Ese reconocimiento de músicos de distintas generaciones confirmó que la influencia de Rada no pertenecía únicamente al pasado: su obra seguía dialogando con los artistas que estaban construyendo la música del presente.
Más de 40 discos y una obra que no dejó de crecer
La dimensión de su legado puede medirse también por su producción discográfica. Rada dejó más de 40 álbumes, entre trabajos propios y colaboraciones.
Pero la cifra apenas cuenta una parte de su historia.
Su verdadero legado está en la manera en que consiguió convertir el candombe en un lenguaje capaz de convivir con otros géneros y llegar a públicos internacionales sin perder su esencia.
Rada entendió la música como un territorio abierto.
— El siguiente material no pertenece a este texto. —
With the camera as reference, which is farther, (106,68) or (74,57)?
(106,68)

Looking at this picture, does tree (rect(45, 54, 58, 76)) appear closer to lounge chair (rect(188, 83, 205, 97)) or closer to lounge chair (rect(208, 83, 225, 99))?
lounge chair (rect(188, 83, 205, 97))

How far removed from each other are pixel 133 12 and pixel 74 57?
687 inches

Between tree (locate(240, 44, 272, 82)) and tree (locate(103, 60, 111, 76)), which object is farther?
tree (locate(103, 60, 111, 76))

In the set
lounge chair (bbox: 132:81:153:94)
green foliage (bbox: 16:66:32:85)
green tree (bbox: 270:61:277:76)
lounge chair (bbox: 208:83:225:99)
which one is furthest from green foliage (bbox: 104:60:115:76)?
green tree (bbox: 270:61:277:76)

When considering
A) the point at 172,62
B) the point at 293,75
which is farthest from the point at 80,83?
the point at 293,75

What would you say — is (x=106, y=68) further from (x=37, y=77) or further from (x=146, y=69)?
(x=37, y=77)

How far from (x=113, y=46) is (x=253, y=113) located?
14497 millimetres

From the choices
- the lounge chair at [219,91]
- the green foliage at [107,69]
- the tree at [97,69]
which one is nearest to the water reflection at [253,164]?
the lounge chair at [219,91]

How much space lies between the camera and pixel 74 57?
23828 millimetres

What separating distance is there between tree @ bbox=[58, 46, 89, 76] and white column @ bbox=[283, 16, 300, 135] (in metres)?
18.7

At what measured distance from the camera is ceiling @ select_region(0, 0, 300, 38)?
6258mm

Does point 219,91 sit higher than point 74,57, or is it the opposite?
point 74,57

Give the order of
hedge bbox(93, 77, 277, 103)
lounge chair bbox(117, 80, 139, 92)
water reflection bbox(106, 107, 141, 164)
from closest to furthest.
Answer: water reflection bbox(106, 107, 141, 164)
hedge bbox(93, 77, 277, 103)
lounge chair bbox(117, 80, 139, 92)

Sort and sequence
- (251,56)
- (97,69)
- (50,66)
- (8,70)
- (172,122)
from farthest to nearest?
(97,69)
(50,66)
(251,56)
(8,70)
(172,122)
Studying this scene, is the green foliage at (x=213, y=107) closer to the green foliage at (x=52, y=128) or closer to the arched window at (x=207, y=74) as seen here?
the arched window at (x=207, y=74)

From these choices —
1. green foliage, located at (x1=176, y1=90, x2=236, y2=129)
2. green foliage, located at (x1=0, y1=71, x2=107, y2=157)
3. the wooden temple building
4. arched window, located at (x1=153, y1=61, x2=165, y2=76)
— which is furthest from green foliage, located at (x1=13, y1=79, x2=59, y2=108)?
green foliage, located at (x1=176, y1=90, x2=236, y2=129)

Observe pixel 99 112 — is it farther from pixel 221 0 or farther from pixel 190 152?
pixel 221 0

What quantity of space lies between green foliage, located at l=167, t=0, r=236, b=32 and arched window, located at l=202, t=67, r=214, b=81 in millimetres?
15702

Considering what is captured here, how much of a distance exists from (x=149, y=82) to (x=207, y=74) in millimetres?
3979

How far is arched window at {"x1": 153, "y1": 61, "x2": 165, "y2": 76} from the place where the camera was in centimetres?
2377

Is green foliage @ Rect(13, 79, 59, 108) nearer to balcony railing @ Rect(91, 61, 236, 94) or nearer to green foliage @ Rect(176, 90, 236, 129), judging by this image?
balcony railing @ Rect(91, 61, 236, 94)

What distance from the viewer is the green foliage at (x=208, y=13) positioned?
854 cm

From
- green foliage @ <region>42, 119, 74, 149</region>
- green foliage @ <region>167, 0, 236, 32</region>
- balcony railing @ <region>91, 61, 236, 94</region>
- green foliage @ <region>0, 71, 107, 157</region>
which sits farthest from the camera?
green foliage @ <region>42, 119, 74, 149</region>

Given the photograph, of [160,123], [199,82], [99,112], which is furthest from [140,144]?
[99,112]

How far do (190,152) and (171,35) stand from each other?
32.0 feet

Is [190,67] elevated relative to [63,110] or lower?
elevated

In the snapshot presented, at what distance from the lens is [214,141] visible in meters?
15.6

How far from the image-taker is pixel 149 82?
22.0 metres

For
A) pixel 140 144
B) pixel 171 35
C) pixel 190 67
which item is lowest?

En su obra podían convivir la tradición afro-uruguaya, el rock, el jazz, la murga, la música brasileña y los ritmos populares latinoamericanos.
Una despedida con proyectos pendientes
Hasta sus últimos meses, Rada continuaba pensando en nuevos proyectos.
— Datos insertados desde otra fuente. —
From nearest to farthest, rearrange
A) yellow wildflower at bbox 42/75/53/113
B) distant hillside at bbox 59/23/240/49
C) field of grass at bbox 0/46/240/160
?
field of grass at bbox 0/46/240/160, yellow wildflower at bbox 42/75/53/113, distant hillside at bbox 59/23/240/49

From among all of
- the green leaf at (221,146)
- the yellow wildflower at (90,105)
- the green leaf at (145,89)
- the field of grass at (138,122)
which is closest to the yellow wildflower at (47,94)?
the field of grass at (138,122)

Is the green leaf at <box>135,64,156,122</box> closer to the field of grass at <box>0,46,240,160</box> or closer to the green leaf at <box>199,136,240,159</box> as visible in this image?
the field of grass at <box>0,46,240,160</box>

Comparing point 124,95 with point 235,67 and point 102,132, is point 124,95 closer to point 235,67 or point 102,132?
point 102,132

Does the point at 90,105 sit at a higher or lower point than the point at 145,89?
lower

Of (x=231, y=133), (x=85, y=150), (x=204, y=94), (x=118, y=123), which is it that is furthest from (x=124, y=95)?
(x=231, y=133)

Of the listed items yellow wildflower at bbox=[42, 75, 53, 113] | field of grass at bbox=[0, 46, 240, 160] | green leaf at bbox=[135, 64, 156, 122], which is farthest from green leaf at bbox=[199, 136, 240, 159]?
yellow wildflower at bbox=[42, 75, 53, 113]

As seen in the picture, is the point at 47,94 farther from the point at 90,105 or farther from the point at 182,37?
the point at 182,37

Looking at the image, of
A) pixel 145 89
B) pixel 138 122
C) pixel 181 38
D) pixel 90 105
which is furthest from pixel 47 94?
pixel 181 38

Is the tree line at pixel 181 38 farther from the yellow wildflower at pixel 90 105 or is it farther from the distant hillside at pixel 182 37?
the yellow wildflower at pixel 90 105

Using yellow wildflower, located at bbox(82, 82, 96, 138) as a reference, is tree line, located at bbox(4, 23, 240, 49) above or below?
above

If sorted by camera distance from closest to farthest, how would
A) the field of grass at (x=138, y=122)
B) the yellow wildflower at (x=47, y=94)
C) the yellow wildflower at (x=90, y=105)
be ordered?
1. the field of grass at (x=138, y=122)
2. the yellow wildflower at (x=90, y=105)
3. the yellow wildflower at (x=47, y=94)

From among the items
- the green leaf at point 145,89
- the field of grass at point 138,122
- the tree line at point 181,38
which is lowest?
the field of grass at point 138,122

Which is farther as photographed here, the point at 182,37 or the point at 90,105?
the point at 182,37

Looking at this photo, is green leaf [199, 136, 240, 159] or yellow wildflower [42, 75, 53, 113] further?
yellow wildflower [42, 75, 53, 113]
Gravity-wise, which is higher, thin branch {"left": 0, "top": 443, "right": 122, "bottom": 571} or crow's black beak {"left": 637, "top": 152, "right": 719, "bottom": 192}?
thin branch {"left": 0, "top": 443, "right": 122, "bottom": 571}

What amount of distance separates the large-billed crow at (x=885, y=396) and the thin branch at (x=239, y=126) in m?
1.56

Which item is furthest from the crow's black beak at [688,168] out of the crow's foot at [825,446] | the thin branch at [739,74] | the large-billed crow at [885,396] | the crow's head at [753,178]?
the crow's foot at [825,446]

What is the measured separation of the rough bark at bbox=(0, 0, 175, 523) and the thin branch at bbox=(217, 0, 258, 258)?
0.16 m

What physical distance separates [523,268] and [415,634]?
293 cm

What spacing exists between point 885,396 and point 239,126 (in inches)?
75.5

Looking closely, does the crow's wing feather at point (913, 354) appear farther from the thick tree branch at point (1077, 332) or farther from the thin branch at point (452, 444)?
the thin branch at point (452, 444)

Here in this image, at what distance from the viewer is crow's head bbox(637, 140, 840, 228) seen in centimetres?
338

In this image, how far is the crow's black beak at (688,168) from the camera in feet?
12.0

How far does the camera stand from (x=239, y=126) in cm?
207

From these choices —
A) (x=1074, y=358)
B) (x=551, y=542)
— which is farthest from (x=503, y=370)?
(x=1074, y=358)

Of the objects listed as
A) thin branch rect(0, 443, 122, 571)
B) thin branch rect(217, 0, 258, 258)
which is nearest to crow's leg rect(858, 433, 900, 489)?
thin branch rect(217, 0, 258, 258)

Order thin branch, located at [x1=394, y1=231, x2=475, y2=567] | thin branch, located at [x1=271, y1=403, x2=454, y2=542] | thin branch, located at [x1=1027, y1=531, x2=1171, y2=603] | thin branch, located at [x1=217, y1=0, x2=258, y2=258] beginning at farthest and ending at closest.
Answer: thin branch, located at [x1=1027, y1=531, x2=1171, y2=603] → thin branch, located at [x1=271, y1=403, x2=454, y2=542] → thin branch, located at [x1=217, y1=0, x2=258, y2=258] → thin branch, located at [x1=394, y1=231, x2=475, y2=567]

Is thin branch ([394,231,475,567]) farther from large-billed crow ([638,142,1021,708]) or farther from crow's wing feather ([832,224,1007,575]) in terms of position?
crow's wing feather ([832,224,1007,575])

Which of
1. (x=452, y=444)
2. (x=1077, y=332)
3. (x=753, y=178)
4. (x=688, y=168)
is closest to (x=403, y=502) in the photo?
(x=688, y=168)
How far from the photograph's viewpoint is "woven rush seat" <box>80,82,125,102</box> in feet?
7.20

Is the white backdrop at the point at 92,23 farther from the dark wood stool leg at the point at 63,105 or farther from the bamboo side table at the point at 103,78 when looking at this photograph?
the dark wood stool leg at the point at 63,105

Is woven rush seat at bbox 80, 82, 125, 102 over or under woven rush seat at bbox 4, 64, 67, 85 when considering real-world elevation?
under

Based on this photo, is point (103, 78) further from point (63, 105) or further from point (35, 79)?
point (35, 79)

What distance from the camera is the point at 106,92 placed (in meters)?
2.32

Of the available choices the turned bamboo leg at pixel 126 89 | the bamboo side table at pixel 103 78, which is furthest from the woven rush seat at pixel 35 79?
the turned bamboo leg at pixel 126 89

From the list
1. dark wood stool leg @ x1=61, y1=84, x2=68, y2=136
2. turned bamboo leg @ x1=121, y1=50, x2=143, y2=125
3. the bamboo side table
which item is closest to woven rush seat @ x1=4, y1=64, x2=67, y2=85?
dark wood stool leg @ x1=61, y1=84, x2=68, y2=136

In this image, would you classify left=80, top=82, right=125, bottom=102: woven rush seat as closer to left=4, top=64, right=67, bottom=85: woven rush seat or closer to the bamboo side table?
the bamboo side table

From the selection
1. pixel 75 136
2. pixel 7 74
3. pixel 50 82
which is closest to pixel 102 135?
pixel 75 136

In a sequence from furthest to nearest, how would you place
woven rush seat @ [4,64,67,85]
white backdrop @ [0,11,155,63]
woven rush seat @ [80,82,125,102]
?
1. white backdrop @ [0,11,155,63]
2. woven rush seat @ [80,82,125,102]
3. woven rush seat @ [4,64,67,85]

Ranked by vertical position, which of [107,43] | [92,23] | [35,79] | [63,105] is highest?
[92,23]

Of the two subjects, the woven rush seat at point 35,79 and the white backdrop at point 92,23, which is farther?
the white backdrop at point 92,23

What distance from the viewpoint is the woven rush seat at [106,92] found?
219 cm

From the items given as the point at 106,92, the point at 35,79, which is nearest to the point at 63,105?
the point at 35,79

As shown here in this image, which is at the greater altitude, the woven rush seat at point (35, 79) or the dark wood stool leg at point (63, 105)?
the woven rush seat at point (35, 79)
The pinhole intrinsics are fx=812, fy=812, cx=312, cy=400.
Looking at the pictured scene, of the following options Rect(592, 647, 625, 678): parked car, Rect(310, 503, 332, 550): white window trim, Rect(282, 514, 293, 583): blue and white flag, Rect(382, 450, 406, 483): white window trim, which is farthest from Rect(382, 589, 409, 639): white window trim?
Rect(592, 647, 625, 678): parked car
Tenía previstos dos conciertos en el Auditorio del Sodre, para el 10 y 11 de octubre, con el regreso de Totem. Además, trabajaba en un álbum conjunto con Los Auténticos Decadentes.
El 16 de julio, al cumplir 83 años, había estrenado el ciclo ¿Quién va a cantar?, con la canción homónima interpretada junto al líder de La Vela Puerca.
La muerte lo encontró, por tanto, todavía creando, planeando conciertos y trabajando en nuevas canciones.
El legado de “El Negro Rada”
Rubén Rada deja mucho más que una extensa discografía. Deja una manera de entender la cultura uruguaya y una obra que ayudó a convertir al candombe en una expresión reconocible mucho más allá de las calles de Montevideo.
Desde aquella primera comparsa Morenada en la que entró siendo un niño hasta sus últimos proyectos, atravesó generaciones, países y géneros musicales.
Fue “Zapatito”, Richie Silver, Rubenrá, cantante, percusionista, actor, conductor y, sobre todo, Rubén Rada.
Durante 73 años, hizo de la reinvención una forma de vida. Y en cada transformación mantuvo el pulso de una música que nunca dejó de llevar consigo: el candombe uruguayo.
Su voz se apaga, pero el ritmo que ayudó a llevar al mundo permanece.